Biden meets executives to address semiconductor shortage

US President Joe Biden.(pics credit:

Washington, April 13 (IANS) US President Joe Biden and other White House officials met executives from 19 major companies to discuss the global semiconductor shortage that has severely affected American automakers.

“The semiconductor shortage, which is impacting American workers and families right now, is a top and immediate priority for the President and his senior most advisors on economic and national security,” the White House said in a statement after hosting the virtual semiconductor summit on Monday.

“Participants emphasised the importance of improving transparency in the semiconductor supply chain to help mitigate current shortages and improving demand forecasting across the supply chain to help mitigate future challenges,” the statement said.

They also discussed the importance of encouraging additional semiconductor manufacturing capacity in the US to make sure the country never again faces shortages, Xinhua news agency reported citing the White House as further saying.

During the meeting, Biden said that he has broad support in Congress to fund the domestic semiconductor industry.

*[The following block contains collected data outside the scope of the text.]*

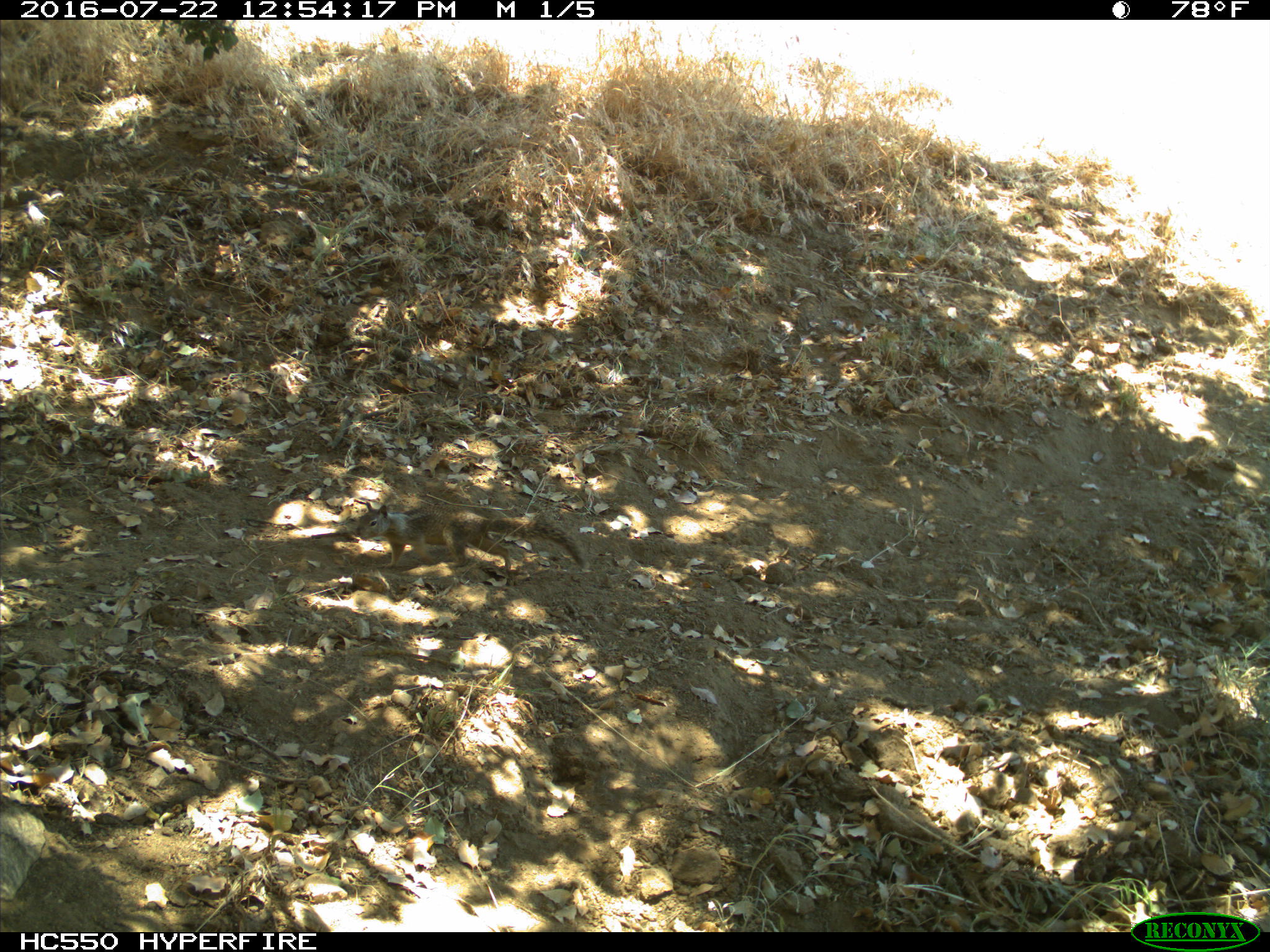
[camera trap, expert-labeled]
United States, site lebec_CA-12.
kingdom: Animalia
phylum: Chordata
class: Mammalia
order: Rodentia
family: Sciuridae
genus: Otospermophilus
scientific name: Otospermophilus beecheyi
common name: california ground squirrel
Otospermophilus beecheyi (california ground squirrel).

“In fact, today, I received a letter from 23 senators, 42 House members, Republicans and Democrats, supporting the CHIPS for America program,” he said.

John Neuffer, president and CEO of the Semiconductor Industry Association, said on Monday that funding the chip manufacturing incentives and research investments will “strengthen US semiconductor production and innovation across the board so all sectors of our economy have the chips they need”.

“Today’s meeting marks the continuation of a strong partnership between the Biden administration and industry to strengthen America’s semiconductor supply chain by enacting federal investments in domestic chip manufacturing and research,” Neuffer said in a statement.

The share of global semiconductor manufacturing capacity in the US has decreased from 37 per cent in 1990 to 12 per cent today, according to the association.